To be sure, 2022 will go down as an awful year in the annals of antisemitism in Canada and many other countries, with all bets off on how it will play out in 2023. Few people seem optimistic things will improve significantly any time soon.

History gives Jews good reason to worry about antisemitism. Beset by 3,000 years of near-constant persecution, with a genocide thrown in for good measure, the current reality sets off alarm bells. Decidedly, today’s growing hostility toward Jews is unsettling, especially for Holocaust survivors who’ve witnessed the horrors that can result when hate is left unchecked.

But amid these dark days, we mustn’t lose sight of the sources of light in Canada. We should take a degree of comfort in policies by all three levels of government on hate and tolerance, legislation and protection against discrimination, Holocaust education and commemoration and freedom of worship being a constitutionally protected right. There remains much room for improvement, but the situation isn’t all bleak, even if, at times, it may seem like open season on Jews.

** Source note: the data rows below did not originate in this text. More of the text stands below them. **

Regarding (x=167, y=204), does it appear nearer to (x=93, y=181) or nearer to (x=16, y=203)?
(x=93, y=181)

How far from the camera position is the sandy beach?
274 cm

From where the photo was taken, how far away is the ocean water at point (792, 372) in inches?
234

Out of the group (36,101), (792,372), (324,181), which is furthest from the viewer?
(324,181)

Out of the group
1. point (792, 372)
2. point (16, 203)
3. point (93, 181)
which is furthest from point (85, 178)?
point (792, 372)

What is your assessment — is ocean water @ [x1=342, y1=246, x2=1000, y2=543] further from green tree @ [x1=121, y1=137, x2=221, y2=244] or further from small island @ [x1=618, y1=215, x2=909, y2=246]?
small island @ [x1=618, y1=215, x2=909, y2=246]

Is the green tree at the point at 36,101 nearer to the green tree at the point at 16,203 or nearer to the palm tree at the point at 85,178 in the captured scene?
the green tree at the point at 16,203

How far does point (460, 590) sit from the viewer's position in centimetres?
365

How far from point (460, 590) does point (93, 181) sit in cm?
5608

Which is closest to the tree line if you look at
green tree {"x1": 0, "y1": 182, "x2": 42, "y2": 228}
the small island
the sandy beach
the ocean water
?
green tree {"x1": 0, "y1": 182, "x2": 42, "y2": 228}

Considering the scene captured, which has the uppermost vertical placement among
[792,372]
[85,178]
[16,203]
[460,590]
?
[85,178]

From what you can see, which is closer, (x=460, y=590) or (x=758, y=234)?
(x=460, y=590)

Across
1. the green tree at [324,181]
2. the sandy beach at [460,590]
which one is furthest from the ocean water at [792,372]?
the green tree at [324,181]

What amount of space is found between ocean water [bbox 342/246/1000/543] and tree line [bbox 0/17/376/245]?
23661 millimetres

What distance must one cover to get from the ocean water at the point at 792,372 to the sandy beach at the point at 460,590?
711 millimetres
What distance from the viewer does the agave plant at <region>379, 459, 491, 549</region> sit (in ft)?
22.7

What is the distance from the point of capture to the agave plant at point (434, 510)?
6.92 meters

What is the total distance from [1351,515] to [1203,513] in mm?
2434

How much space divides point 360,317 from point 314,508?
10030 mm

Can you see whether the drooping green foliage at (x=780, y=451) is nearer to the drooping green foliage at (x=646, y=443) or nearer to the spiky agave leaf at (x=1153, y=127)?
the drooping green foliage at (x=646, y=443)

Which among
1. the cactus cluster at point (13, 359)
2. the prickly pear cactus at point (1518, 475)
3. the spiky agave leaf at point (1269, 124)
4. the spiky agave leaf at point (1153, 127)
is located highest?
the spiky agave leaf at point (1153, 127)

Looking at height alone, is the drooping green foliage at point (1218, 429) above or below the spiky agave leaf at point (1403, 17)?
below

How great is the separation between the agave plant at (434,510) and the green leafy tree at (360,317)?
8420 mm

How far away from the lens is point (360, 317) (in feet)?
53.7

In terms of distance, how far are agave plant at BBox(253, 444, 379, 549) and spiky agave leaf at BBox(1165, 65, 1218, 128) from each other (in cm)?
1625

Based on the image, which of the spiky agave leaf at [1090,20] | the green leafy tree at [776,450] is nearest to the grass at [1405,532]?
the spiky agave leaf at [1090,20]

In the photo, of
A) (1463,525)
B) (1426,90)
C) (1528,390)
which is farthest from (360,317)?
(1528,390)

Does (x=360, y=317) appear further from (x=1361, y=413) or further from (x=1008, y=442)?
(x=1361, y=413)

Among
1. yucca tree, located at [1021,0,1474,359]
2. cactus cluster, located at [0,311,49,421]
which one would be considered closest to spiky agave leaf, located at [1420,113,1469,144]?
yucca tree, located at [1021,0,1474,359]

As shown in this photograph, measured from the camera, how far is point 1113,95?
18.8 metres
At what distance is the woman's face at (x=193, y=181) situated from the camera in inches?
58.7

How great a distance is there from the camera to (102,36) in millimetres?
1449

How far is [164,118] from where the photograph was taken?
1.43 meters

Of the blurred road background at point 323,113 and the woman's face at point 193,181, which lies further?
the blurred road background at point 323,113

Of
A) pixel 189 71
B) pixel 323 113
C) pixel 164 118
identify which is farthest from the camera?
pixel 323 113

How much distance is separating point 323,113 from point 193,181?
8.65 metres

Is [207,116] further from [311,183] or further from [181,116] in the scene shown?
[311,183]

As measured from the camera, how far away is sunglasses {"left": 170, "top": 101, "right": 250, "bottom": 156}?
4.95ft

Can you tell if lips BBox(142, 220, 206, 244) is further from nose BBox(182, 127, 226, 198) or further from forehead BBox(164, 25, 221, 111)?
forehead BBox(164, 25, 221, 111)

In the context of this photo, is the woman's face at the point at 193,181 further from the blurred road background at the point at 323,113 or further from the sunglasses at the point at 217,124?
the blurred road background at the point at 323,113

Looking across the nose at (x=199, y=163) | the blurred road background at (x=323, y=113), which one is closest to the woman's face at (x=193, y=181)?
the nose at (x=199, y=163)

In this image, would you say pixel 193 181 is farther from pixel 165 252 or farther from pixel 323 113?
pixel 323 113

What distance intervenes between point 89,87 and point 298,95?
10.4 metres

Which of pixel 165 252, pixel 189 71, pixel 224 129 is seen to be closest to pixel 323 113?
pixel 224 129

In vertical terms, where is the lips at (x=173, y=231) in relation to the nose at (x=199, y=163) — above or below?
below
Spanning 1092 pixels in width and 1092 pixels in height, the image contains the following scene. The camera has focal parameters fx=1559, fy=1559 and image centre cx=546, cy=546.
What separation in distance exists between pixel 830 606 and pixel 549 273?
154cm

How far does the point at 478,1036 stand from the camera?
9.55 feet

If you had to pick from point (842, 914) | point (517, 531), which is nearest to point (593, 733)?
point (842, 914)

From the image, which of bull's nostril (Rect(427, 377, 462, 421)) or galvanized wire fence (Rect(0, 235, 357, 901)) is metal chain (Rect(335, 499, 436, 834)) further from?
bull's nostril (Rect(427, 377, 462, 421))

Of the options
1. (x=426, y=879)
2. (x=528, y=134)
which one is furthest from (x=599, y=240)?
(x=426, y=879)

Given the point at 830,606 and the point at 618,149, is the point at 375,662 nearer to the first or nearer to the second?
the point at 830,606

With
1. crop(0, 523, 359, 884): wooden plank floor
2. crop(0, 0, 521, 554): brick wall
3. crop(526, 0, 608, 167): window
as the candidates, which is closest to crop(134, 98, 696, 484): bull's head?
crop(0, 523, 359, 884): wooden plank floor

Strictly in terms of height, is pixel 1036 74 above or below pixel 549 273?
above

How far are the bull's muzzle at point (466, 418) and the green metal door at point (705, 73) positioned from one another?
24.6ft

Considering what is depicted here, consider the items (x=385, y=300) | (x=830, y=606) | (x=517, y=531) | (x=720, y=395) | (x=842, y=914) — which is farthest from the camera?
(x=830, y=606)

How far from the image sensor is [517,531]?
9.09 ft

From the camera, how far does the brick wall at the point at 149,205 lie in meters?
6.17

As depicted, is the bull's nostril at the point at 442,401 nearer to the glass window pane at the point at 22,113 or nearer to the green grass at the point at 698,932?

Consider the following actions:

  • Federal government and five provinces adopt IHRA working definition of antisemitism.
  • Ontario introduces mandatory Holocaust education in elementary schools and antisemitism course in teachers’ college.
  • Toronto City Council’s launch of the Toronto for All campaign against antisemitism.
  • Federal funding for major new Jewish community institutions in Vancouver, Toronto and Montreal.
  • Growing acknowledgment in private and public institutions of need to include fight against antisemitism in EDI (equity, diversity and inclusion) training.
  • Ontario funds development of classroom resources on antisemitism.
  • Increased commitment of police forces in Canada for more effective training and better enforcement of hate crime laws

Each of the above by itself might be of limited consequence but, collectively, all these initiatives — and many others not included here — add up to a serious, significant commitment to do right in the fight against antisemitism. The response, like the problem itself, must be multi-faceted.